In the Latin Catholic Church, the post of archdeacon, originally an ordained deacon (rather than a priest), was once one of great importance as a senior official of a diocese. The duties are now performed by officials such as auxiliary or coadjutor bishops, the vicar general, and the episcopal vicars. The title remains.
The term "archdeacon" appears for the first time in Optatus of Mileve's history of Donatism of about 370, in which he applies it to someone who lived at the beginning of that century. From the office of the diaconus episcopi, a deacon whom the bishop selected to administer the church's finances under the bishop's personal direction, the office of archdeacon gradually developed, as certain functions were reserved to him by law. These functions included not only financial administration but also the discipline of the clergy, and examination of candidates for priesthood. From the 8th century, there was in the West a further development of the authority of the archdeacon, who now enjoyed a jurisdiction independent of the bishop.
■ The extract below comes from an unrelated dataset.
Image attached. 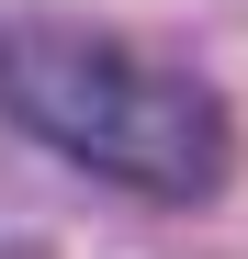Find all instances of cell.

Large dioceses had several archdeaconries, in each of which the archdeacon (usually by now a priest), had an authority comparable to that of the bishop. He was often appointed not by the bishop but by the cathedral chapter or the king. However, from the 13th century, efforts were made to limit their authority. This was effected in part by the institution of the new office of vicar general. In 1553, the Council of Trent removed entirely the independent powers of archdeacons. Those who had been in charge of different parts of the diocese gradually ceased to be appointed. Only the archdeacon associated with the cathedral chapter continued to exist as an empty title, with duties almost entirely limited to liturgical functions.
The title of archdeacon is still conferred on a canon of various cathedral chapters, and the word "archdeacon" has been defined in relation to the Latin Catholic Church as "a title of honour conferred only on a member of a cathedral chapter".
However, Eastern Catholic Churches still utilize archdeacons.